> _What you will do_:
Repeat the records in full and exactly, omitting pictures.

> _Provided records_:
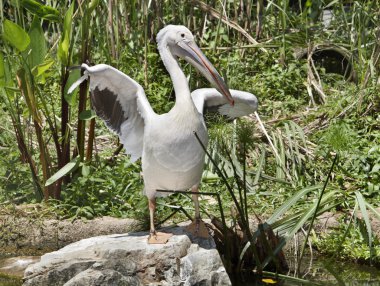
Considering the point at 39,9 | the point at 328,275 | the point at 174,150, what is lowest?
the point at 328,275

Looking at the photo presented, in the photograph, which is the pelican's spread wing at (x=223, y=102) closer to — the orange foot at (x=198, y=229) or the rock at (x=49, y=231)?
the orange foot at (x=198, y=229)

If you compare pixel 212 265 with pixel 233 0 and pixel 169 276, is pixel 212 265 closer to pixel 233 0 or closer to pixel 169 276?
pixel 169 276

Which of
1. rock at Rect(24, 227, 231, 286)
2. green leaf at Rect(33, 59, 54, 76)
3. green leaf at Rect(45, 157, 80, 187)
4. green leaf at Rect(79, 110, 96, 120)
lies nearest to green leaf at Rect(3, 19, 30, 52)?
green leaf at Rect(33, 59, 54, 76)

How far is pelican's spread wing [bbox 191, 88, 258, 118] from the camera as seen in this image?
575cm

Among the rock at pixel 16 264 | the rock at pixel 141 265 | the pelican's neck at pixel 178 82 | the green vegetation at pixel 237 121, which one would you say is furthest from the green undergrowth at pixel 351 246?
the rock at pixel 16 264

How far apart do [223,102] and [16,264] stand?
1.81 m

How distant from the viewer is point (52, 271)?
506cm

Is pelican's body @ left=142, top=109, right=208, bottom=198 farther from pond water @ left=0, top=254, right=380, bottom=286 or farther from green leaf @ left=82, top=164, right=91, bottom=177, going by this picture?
green leaf @ left=82, top=164, right=91, bottom=177

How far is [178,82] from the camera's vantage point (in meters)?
5.39

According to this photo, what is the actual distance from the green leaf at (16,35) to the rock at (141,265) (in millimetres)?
1663

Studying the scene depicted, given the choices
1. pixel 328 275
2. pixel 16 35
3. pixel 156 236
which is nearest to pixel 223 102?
pixel 156 236

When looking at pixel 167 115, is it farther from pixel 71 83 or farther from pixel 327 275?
pixel 327 275

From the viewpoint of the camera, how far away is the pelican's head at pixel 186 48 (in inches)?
215

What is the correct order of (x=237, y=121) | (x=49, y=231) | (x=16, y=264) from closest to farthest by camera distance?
(x=16, y=264), (x=49, y=231), (x=237, y=121)
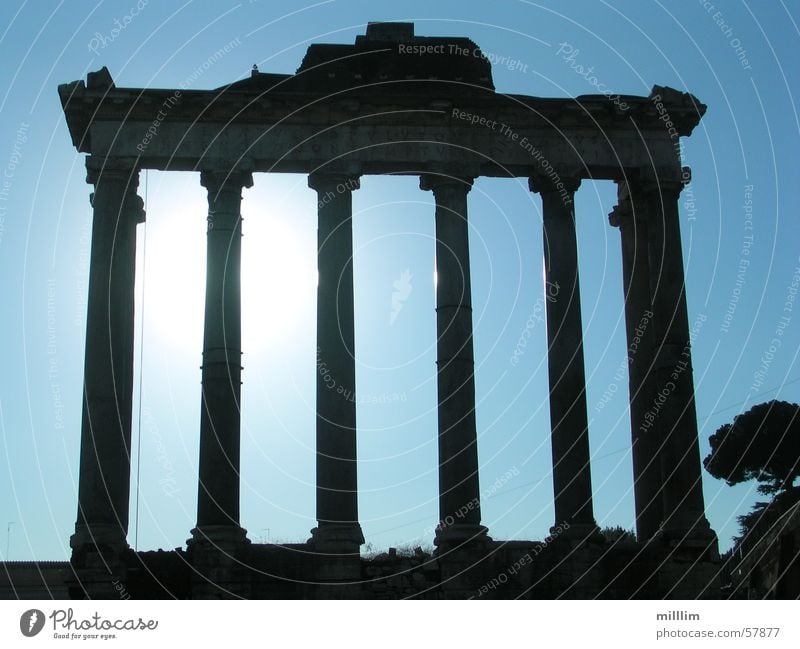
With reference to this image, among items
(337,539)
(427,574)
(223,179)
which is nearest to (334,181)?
(223,179)

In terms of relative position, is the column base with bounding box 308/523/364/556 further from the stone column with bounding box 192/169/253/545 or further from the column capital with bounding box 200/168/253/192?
the column capital with bounding box 200/168/253/192

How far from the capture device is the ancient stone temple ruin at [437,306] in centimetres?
4756

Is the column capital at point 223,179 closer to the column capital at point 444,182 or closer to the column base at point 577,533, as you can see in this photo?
the column capital at point 444,182

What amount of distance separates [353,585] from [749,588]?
22.2 metres

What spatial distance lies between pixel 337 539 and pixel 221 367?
269 inches

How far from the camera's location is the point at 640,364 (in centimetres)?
5275

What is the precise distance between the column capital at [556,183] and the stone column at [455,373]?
8.27 feet

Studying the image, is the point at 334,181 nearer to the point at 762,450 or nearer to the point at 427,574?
the point at 427,574

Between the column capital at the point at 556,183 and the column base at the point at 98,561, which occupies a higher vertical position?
the column capital at the point at 556,183

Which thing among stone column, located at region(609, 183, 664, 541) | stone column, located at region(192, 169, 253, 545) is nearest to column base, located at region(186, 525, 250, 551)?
stone column, located at region(192, 169, 253, 545)

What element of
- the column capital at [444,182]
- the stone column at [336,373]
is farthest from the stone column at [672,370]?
the stone column at [336,373]

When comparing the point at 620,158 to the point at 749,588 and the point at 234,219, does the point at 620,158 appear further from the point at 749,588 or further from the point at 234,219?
the point at 749,588

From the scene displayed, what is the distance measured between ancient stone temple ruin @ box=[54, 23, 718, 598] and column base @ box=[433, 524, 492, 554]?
54 mm

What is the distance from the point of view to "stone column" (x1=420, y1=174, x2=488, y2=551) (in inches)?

> _Expected answer_:
Considering the point at 39,9 | the point at 328,275 | the point at 174,150, what is lowest?
the point at 328,275

Looking at the photo presented, in the photograph, which is the pelican's spread wing at (x=223, y=102) closer to — the orange foot at (x=198, y=229) or the rock at (x=49, y=231)?
the orange foot at (x=198, y=229)

If you compare pixel 212 265 with pixel 233 0 and pixel 169 276, is pixel 212 265 closer to pixel 233 0 or closer to pixel 169 276?
pixel 169 276

Which of
1. rock at Rect(24, 227, 231, 286)
2. green leaf at Rect(33, 59, 54, 76)
3. green leaf at Rect(45, 157, 80, 187)
4. green leaf at Rect(79, 110, 96, 120)
lies nearest to green leaf at Rect(3, 19, 30, 52)?
green leaf at Rect(33, 59, 54, 76)

How far is pelican's spread wing [bbox 191, 88, 258, 118] from the camera as seen in this image?
575cm

Among the rock at pixel 16 264 | the rock at pixel 141 265 | the pelican's neck at pixel 178 82 | the green vegetation at pixel 237 121, which one would you say is furthest from the green undergrowth at pixel 351 246?
the rock at pixel 16 264

How far apart do [223,102] and [16,264] stand?
1.81 m

How distant from the viewer is point (52, 271)?
506cm

Is pelican's body @ left=142, top=109, right=208, bottom=198 farther from pond water @ left=0, top=254, right=380, bottom=286 or farther from green leaf @ left=82, top=164, right=91, bottom=177, going by this picture?
green leaf @ left=82, top=164, right=91, bottom=177

How far is [178,82] from the camera's vantage point (in meters)?
5.39

According to this photo, what is the actual distance from the green leaf at (16,35) to the rock at (141,265) (in millimetres)?
1663

Studying the scene depicted, given the choices
1. pixel 328 275
2. pixel 16 35
3. pixel 156 236
which is nearest to pixel 223 102?
pixel 156 236

When looking at pixel 167 115, is it farther from pixel 71 83 or farther from pixel 327 275?
pixel 327 275

From the viewpoint of the camera, how far away is the pelican's head at pixel 186 48 (in inches)?
215

What is the correct order of (x=237, y=121) | (x=49, y=231) | (x=16, y=264) from closest to farthest by camera distance?
(x=16, y=264), (x=49, y=231), (x=237, y=121)
With reference to this image, among items
(337,539)
(427,574)
(223,179)
which is nearest to (334,181)?
(223,179)

In terms of relative position, is the column base with bounding box 308/523/364/556 further from the stone column with bounding box 192/169/253/545 or further from the column capital with bounding box 200/168/253/192?
the column capital with bounding box 200/168/253/192

How far from the capture device is the ancient stone temple ruin at [437,306] in centimetres?
4756

Is the column capital at point 223,179 closer to the column capital at point 444,182 or closer to the column base at point 577,533, as you can see in this photo?
the column capital at point 444,182

What amount of distance separates [353,585] from [749,588]?
22.2 metres

What spatial distance lies between pixel 337 539 and pixel 221 367?
269 inches

How far from the camera's location is the point at 640,364 (in centimetres)?
5275

What is the precise distance between the column capital at [556,183] and the stone column at [455,373]?
8.27 feet

Studying the image, is the point at 334,181 nearer to the point at 762,450 or nearer to the point at 427,574?
the point at 427,574

Between the column capital at the point at 556,183 and the column base at the point at 98,561, which occupies a higher vertical position?
the column capital at the point at 556,183

Which thing among stone column, located at region(609, 183, 664, 541) | stone column, located at region(192, 169, 253, 545) is nearest to column base, located at region(186, 525, 250, 551)?
stone column, located at region(192, 169, 253, 545)

What element of
- the column capital at [444,182]
- the stone column at [336,373]
is farthest from the stone column at [672,370]?
the stone column at [336,373]

When comparing the point at 620,158 to the point at 749,588 and the point at 234,219, does the point at 620,158 appear further from the point at 749,588 or further from the point at 234,219?
the point at 749,588

From the scene displayed, what is the distance measured between ancient stone temple ruin @ box=[54, 23, 718, 598] and column base @ box=[433, 524, 492, 554]?
54 mm

What is the distance from the point of view to "stone column" (x1=420, y1=174, x2=488, y2=551) (in inches)?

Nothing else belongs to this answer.